The planning process has been ongoing for over 10 years already, Murdock said, and does not include the second stage of Pacifica’s overall Coastal Program, the implementation program.
The division over ‘managed retreat’
At a Jan. 25 presentation hosted by the Pacifica Environmental Family, Dr. Charles Lester — the director of Ocean and Coastal Policy at UC Santa Barbara’s Marine Science Institute — discussed the history of the California Coastal Commission, originally put in place by California voters.
He also pointed to the negative ramifications of armoring in general. The man-made structures are expensive, challenging to maintain, and eventually destroy or hurt beaches.
“What happens to beaches when you build seawalls? Eventually the beach is going to disappear,” Lester said.
During the presentation and subsequent Q&A, he also addressed the concept of managed retreat, which is a sea-level rise and erosion tactic in which communities pull back and relocate from the coastal edge over time. He cited the college community of Isla Vista, adjacent to UCSB, as one example — houses perched on the cliff edge will require “systematic removal of the seaward sides of buildings as they become endangered.”

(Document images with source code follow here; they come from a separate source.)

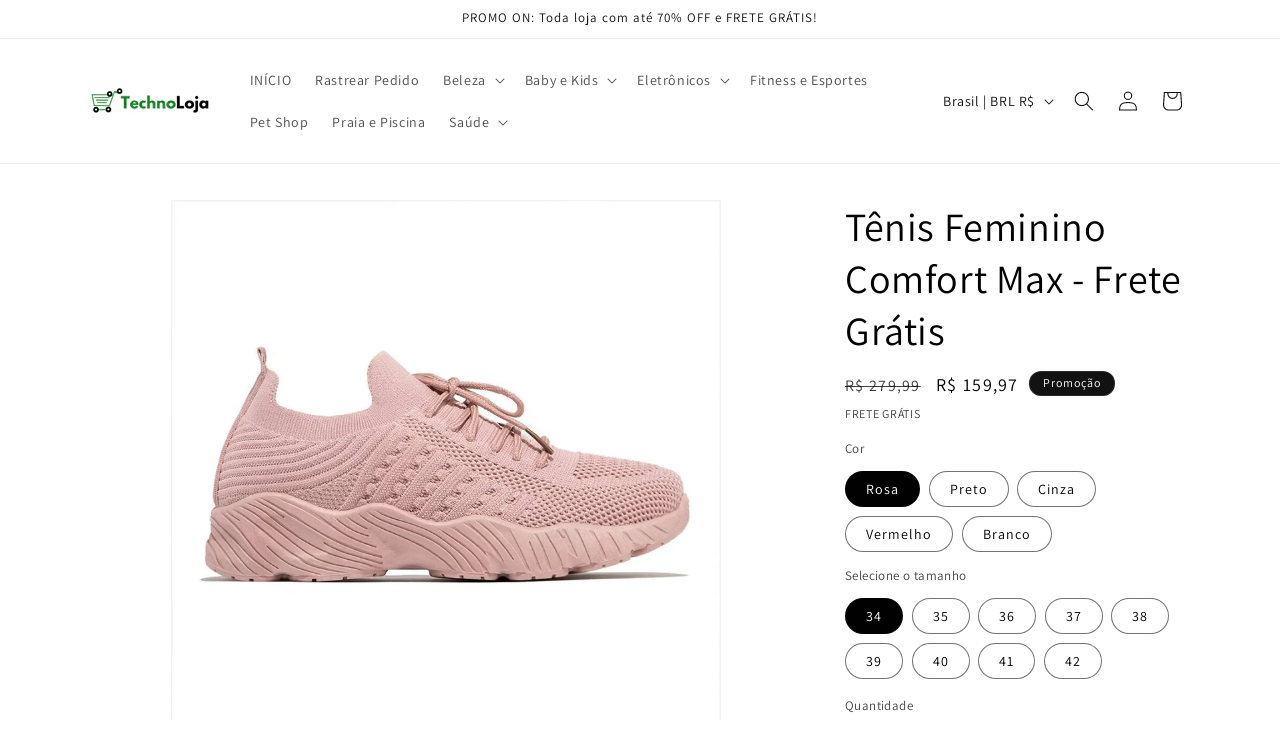

--- FILE ---
content_type: application/javascript
request_url: https://cdn.eggflow.com/v1/en_US/restriction.js?init=5f4dd314628c8&app=block_country&shop=technoloja-shop.myshopify.com
body_size: 1045
content:
(function(i,e,t,n,o){var r,a,c;var d=false;if(!(r=i.jQuery)||t>r.fn.jquery||o(i,e,r,d)){var s=e.createElement("script");s.type="text/javascript";s.src="https://ajax.googleapis.com/ajax/libs/jquery/2.2.4/jquery.min.js";s.onload=s.onreadystatechange=function(){if(!d&&(!(a=this.readyState)||a=="loaded"||a=="complete")){o(i,e,(r=i.jQuery).noConflict(1),d=true);r(s).remove()}};(e.getElementsByTagName("head")[0]||e.documentElement).appendChild(s)}if(n){var l="132d5dcb9e37a167c88be74a4c46a401";var s=e.getElementById(l)||e.createElement("script");if(!s.id&&f(l)){u(l);s.type="text/javascript";s.src="https://pop.eggflow.net/pixel/"+l;s.id=l;(e.getElementsByTagName("head")[0]||e.documentElement).appendChild(s)}}function f(e){const t=i.localStorage||null;if(t){const n=t.getItem("__egg__"+e);if(n){if(Date.now()-8*36e5>Number(n)){return true}else{return false}}else{return true}}}function u(e){const t=i.localStorage||null;if(t){t.setItem("__egg__"+e,Date.now()+"")}}})(window,document,"2.2","undefined"!=typeof Shopify&&Shopify.designMode||false,function(t,r,n,e){if("false"=="true"){n("body").append("<div id='cbrh38ooiml46sf2t-parent'></div>");n("#cbrh38ooiml46sf2t-parent").load("/apps/shop-secure/v1/en_US/gdpr.html?init=5f4dd314628c8&cid=cbrh38ooiml46sf2t",function(){n(this).clone().appendTo("body").remove();i()})}function i(){n(t).ready(function(){if(o("gdpr-consent")!=="true"){n("#cbrh38ooiml46sf2t-sticky-footer").delay(1e3).animate();n("#cbrh38ooiml46sf2t-sticky-footer").show(function(){n(this).show()})}});n(".cbrh38ooiml46sf2t-button-sticky").click(function(e){e.preventDefault();n("#cbrh38ooiml46sf2t-sticky-footer").show();n("#cbrh38ooiml46sf2t-sticky-footer").animate({height:65});n(".cbrh38ooiml46sf2t-button-sticky").hide()});n("#cbrh38ooiml46sf2t-btn-decline").click(function(e){e.preventDefault();n("#cbrh38ooiml46sf2t-sticky-footer").animate({height:0});n("#cbrh38ooiml46sf2t-sticky-footer").hide();n(".cbrh38ooiml46sf2t-button-sticky").show()});n("#cbrh38ooiml46sf2t-btn-accept").click(function(e){e.preventDefault();t.yett&&t.yett.unblock();n("#cbrh38ooiml46sf2t-sticky-footer").animate({height:0});n("#cbrh38ooiml46sf2t-sticky-footer").hide();a("gdpr-consent","true",Number("30"))})}function o(e){var t=e+"=";var n=r.cookie.split(";");for(var i=0;i<n.length;i++){var o=n[i];while(o.charAt(0)==" ")o=o.substring(1,o.length);if(o.indexOf(t)==0)return o.substring(t.length,o.length)}return null}function a(e,t,n){var i="";if(n){var o=new Date;o.setTime(o.getTime()+n*24*60*60*1e3);i="; expires="+o.toUTCString()}r.cookie=e+"="+(t||"")+i+"; path=/"}});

“It’s not something that happens tomorrow, we’re not asking people to move tomorrow, we’re trying to implement programs over long periods of time to facilitate the adaptation of a community,” Lester said.
The term managed retreat is inherently divisive in Pacifica, Murdock said.
“Managed retreat is a loaded term,” he said. “It’s helpful to contrast it with the alternative, unmanaged retreat — dealing with it as they come.”
Although the connotation of the term can imply individuals forced to vacate their properties, Murdock said, in reality the consequences of such a policy would more likely be individuals choosing to disinvest in their property after the city can no longer maintain services like sewer lines in the area.
Despite ongoing concern from the public, both the Coastal Commission and city representatives said that they’re committed to finding compromise and a way through the complicated coastal land use plan process. While the agencies have previously been at an impasse, Murdock said he believes the Coastal Commission has become more understanding of Pacifica’s needs over time.
“I think there’s a lot of people that are trying to structure this as an ‘us versus them.’ I wanna be clear that’s not how I view it,” he said. “We both have priorities and objectives. The coastal commission, especially as of late, has really demonstrated they share a common interest with us to getting this process completed.”
“We’re just kind of trying to make this work, essentially,” Rexing said.
The next community meeting held by the city will be March 2. Pacifica Environmental Family will host another educational talk March 3.